» DESCRIPTION OF THE TASK: Retype word for word the stretch of entries below from the line that has "Beige shirt with" through the line that has "a bathroom with", and omit the pictures.

» DATASET RECORDS:
- Opening Delimiter -
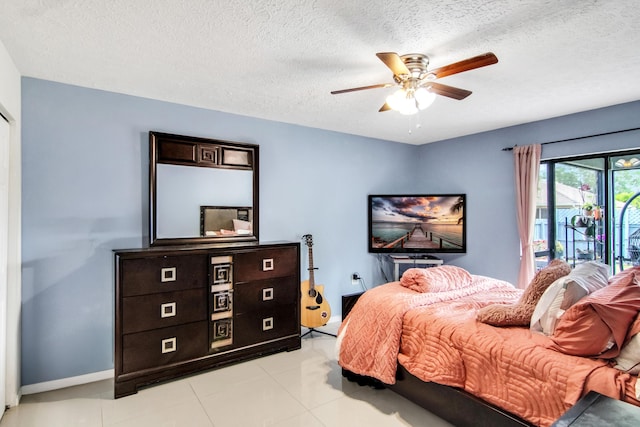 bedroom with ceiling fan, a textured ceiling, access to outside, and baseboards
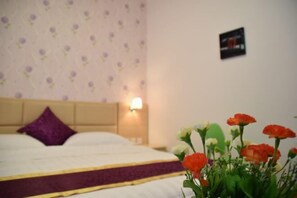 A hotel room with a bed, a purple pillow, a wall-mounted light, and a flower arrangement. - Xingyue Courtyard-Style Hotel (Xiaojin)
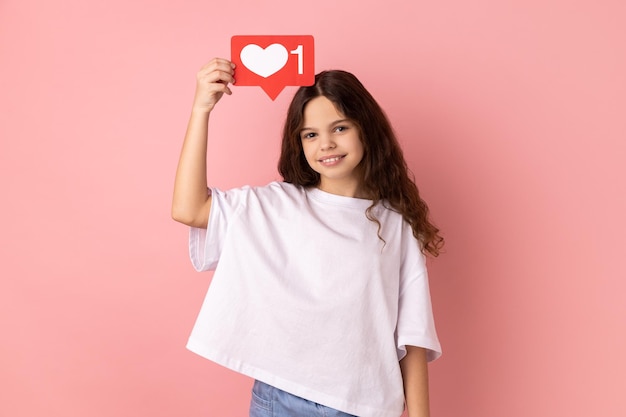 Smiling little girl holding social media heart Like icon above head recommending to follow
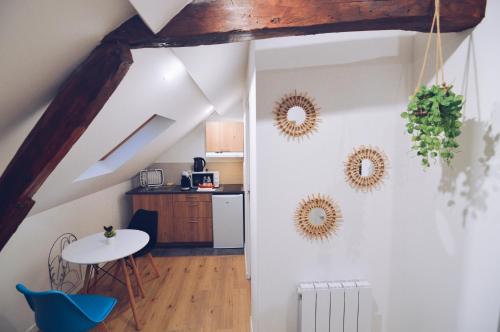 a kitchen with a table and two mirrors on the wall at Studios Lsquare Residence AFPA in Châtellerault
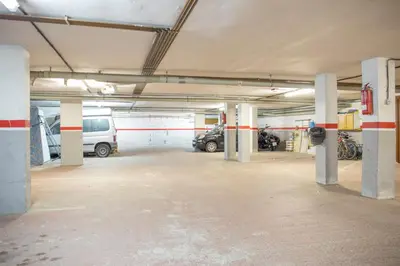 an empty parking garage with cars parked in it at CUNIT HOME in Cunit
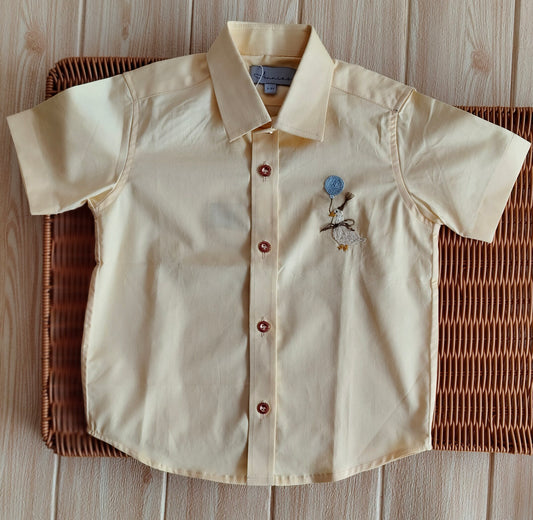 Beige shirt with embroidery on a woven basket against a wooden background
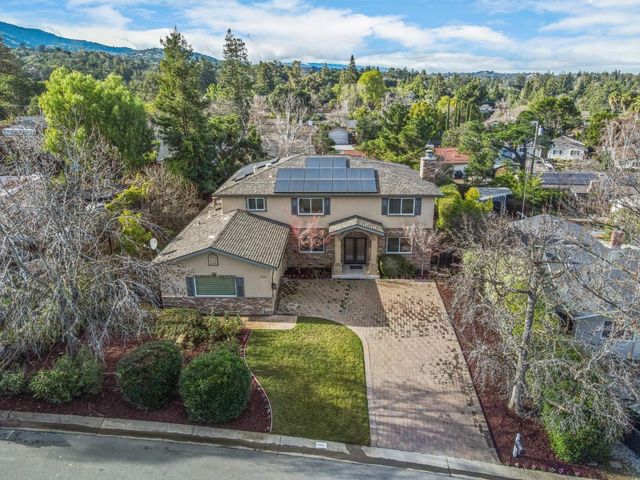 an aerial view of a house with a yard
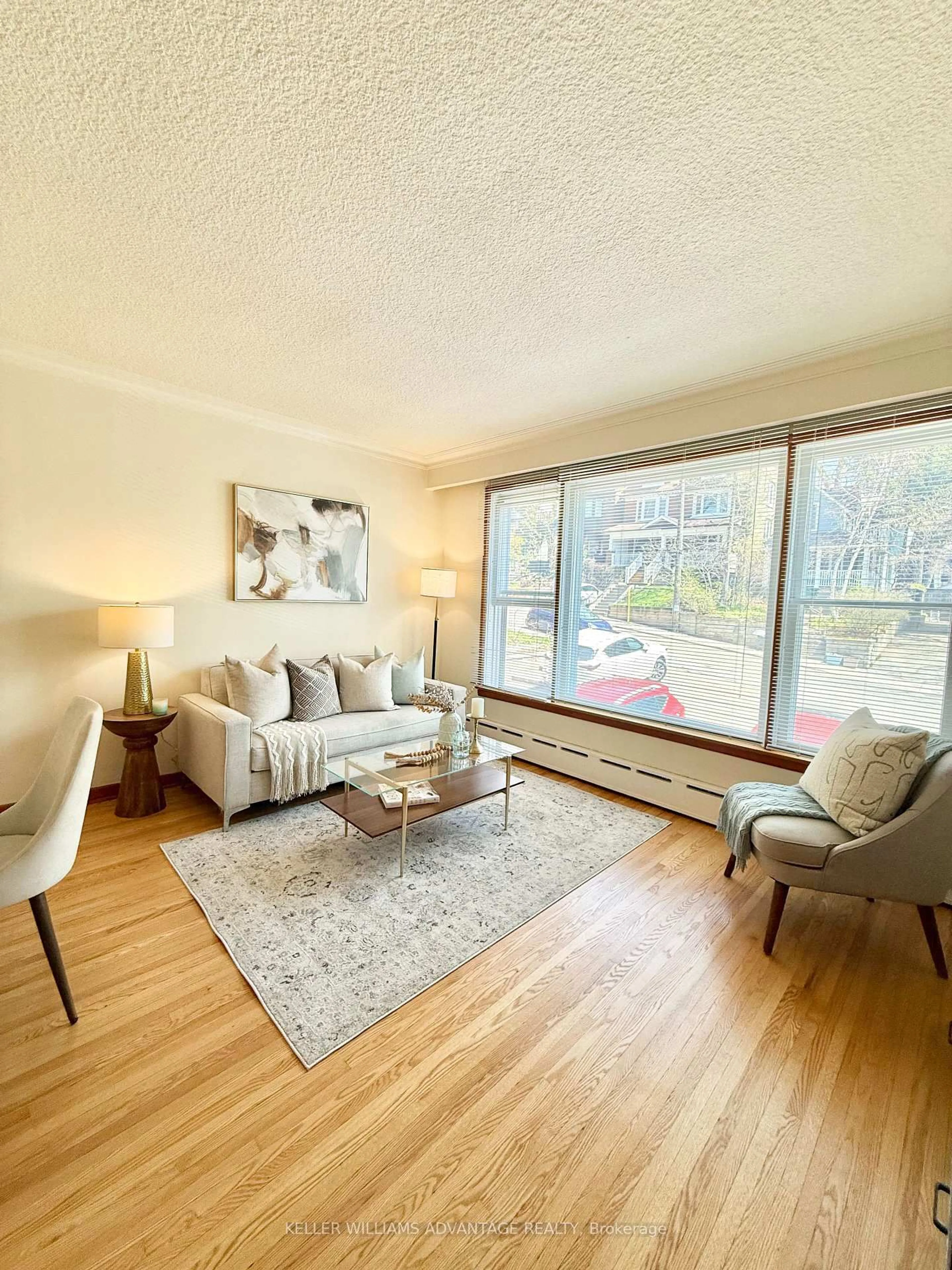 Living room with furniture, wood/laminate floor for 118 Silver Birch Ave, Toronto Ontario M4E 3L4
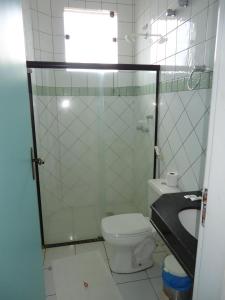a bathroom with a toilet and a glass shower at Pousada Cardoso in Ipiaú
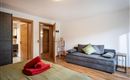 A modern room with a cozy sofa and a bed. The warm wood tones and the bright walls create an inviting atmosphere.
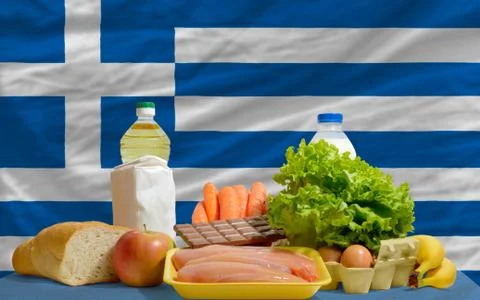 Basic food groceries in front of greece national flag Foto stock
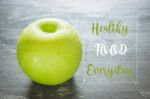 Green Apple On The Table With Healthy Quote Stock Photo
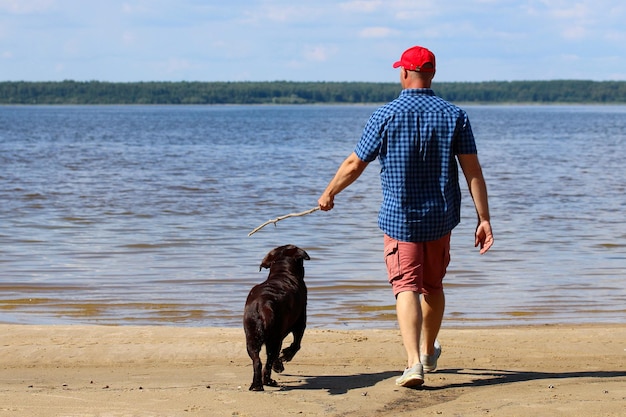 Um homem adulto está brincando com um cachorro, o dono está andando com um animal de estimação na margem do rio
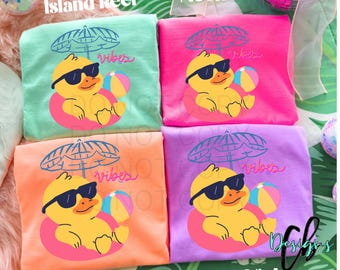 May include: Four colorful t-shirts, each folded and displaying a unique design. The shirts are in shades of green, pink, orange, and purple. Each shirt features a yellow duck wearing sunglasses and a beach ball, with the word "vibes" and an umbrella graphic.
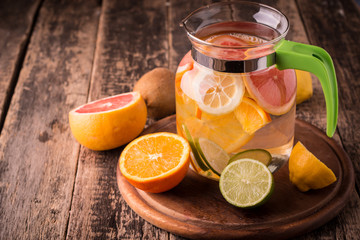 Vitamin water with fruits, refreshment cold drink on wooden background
- Closing Delimiter -
- Opening Delimiter -
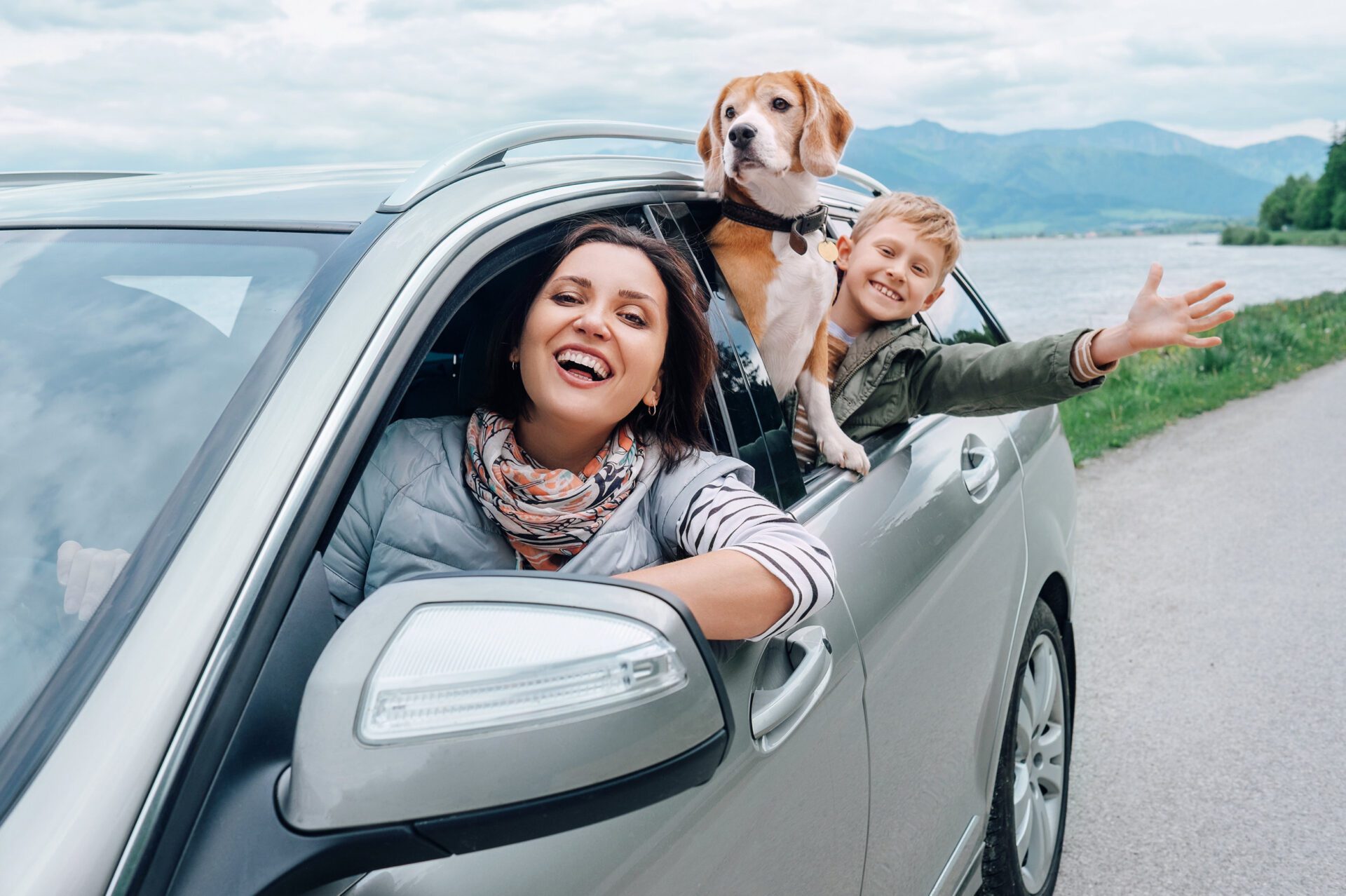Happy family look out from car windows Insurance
- Closing Delimiter -
- Opening Delimiter -
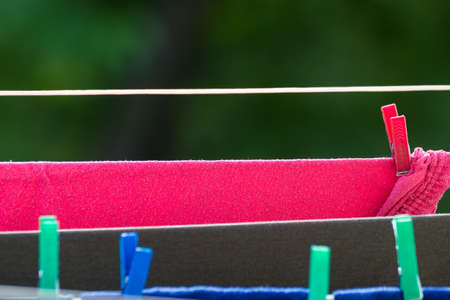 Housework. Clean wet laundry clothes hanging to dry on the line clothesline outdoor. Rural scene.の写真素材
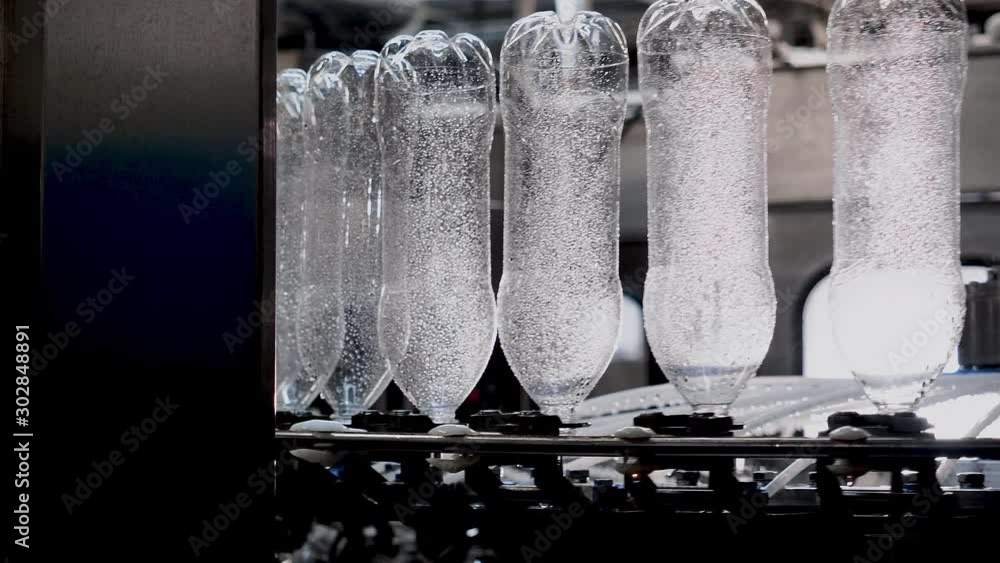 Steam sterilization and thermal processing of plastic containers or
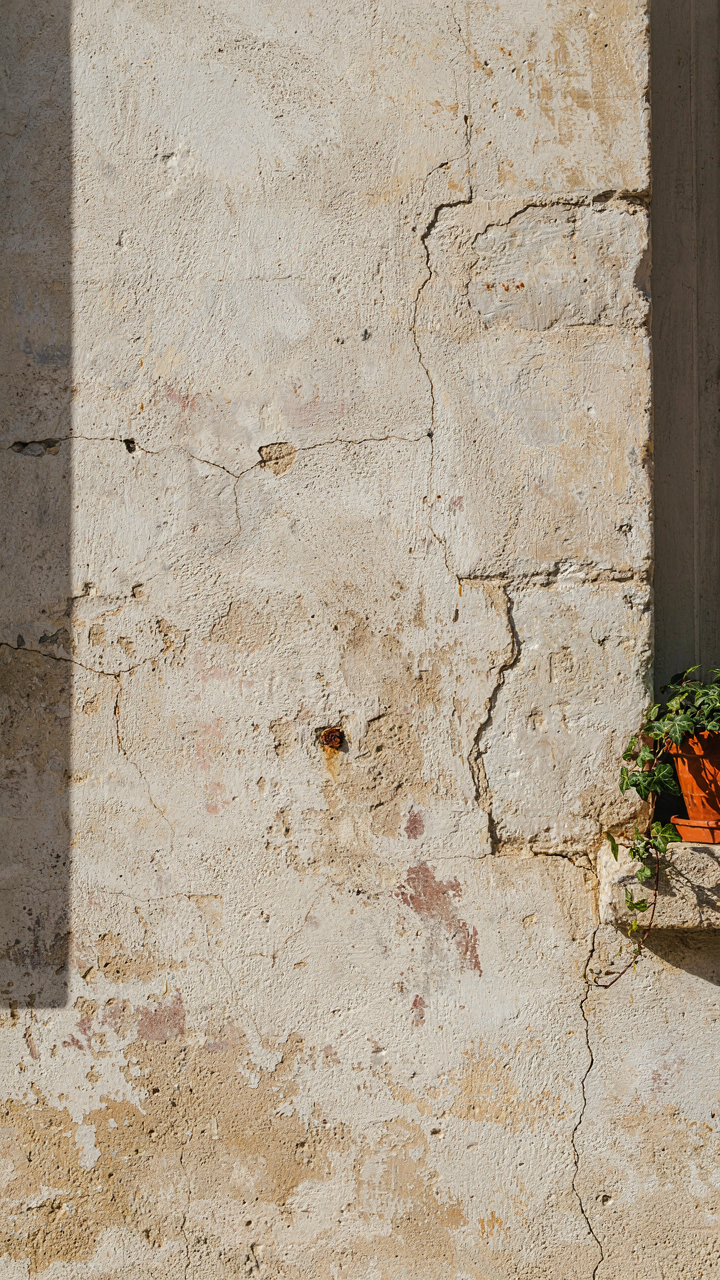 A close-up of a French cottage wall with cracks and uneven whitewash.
- Closing Delimiter -
» EXERCISE OUTPUT:
 Beige shirt with embroidery on a woven basket against a wooden background
 an aerial view of a house with a yard
 Living room with furniture, wood/laminate floor for 118 Silver Birch Ave, Toronto Ontario M4E 3L4
a bathroom with a toilet and a glass shower at Pousada Cardoso in Ipiaú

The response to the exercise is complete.